__Document segment__
....................

What XML lib to use?

K

Kalle Anke

I'm confused, I want to read/write XML files but I don't really understand
what library to use.

I've used DOM-based libraries in other languages, is PyXML the library to
use?
 
R

Ramdas

You can try xml.dom and xml.sax. Both are inbuilt libraries with Python
standard package. You can read and write xml files with these very
easily. There are number of third party modules for Python that
manipulate XML. But the above are the basic ones.
 
R

Ramdas

You can try xml.dom and xml.sax. Both are inbuilt libraries with Python
standard package. You can read and write xml files with these very
easily. There are number of third party modules for Python that
manipulate XML. But the above are the basic ones.
 
M

mekstran

I'm confused, I want to read/write XML files but I don't really
understand what library to use.

I've used DOM-based libraries in other languages, is PyXML the
library to use?

PyXML will do the job. I'm currently using it in one of my projects.
4suite has their cDomlette also, which provides a high-speed
lightweight DOM implementation. Although, if you don't need
canonicalization, XPath, or those kinds of extensions, you can probably
get by with minidom and the other code included in the standard Python
distribution, and avoid the need to install additional libraries.

I have also heard excellent things about ElementTree; I haven't used it
myself though (largely because I can't find any resources on doing XML
canonicalization with it).

-Michael
 
M

Michael Hoffman

I have also heard excellent things about ElementTree; I haven't used it
myself though (largely because I can't find any resources on doing XML
canonicalization with it).

ElementTree/cElementTree is really easy to use and Pythonic.
 
U

uche.ogbuji

"""
I'm confused, I want to read/write XML files but I don't really
understand
what library to use.

I've used DOM-based libraries in other languages, is PyXML the library
to
use?
"""

There are many options (some say too many):

http://www.xml.com/pub/a/2004/10/13/py-xml.html

Try out Amara Bindery, if you like:

http://uche.ogbuji.net/tech/4suite/amara/

Browsing the manual should let you know whether you like the API:

http://uche.ogbuji.net/tech/4suite/amara/manual

BTW, lots on Python/XML processing covered in my column, including
other options besides Amara:

http://www.xml.com/pub/at/24
 
R

Robert Kern

I have also heard excellent things about ElementTree; I haven't used it
myself though (largely because I can't find any resources on doing XML
canonicalization with it).

....................

__Requirement__
Reproduce word for word the stretch of the XML library thread from "PyXML will do" through "install additional libraries.".

__Data rows__
....................

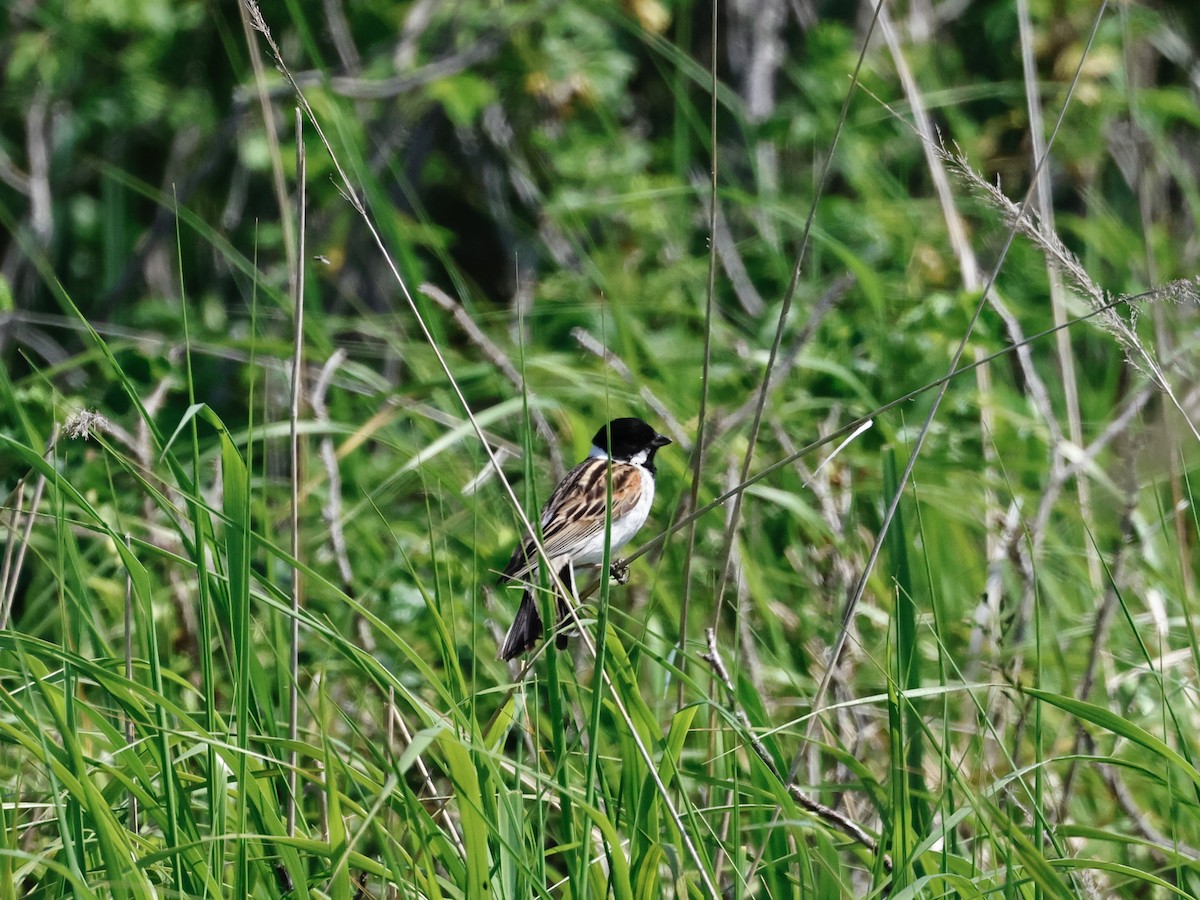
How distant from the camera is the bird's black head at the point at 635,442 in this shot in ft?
13.2

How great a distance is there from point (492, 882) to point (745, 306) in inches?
170

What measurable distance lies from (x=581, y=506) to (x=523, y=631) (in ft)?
2.99

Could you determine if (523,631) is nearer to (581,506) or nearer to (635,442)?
(581,506)

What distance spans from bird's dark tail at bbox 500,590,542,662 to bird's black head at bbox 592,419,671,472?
34.9 inches

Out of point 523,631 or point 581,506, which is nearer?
point 523,631

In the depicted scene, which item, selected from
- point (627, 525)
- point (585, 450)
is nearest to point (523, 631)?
point (627, 525)

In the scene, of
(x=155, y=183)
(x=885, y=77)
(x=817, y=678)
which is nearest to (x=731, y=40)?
(x=885, y=77)

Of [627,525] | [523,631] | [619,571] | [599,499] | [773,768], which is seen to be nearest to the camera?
[773,768]

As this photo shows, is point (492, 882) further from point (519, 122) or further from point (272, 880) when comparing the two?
point (519, 122)

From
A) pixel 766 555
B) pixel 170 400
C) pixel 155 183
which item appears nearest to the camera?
pixel 766 555

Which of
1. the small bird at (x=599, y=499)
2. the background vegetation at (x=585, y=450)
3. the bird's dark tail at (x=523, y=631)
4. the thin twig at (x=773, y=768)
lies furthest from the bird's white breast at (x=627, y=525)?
the thin twig at (x=773, y=768)

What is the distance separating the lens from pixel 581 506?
13.2 feet

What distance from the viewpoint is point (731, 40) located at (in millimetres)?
7188

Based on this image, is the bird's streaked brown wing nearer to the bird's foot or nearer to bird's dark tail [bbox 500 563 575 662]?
the bird's foot
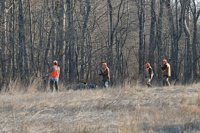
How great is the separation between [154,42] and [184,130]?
24949 millimetres

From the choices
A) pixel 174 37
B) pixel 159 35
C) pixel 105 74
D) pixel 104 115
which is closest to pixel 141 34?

....................

__Exercise output__
PyXML will do the job. I'm currently using it in one of my projects.
4suite has their cDomlette also, which provides a high-speed
lightweight DOM implementation. Although, if you don't need
canonicalization, XPath, or those kinds of extensions, you can probably
get by with minidom and the other code included in the standard Python
distribution, and avoid the need to install additional libraries.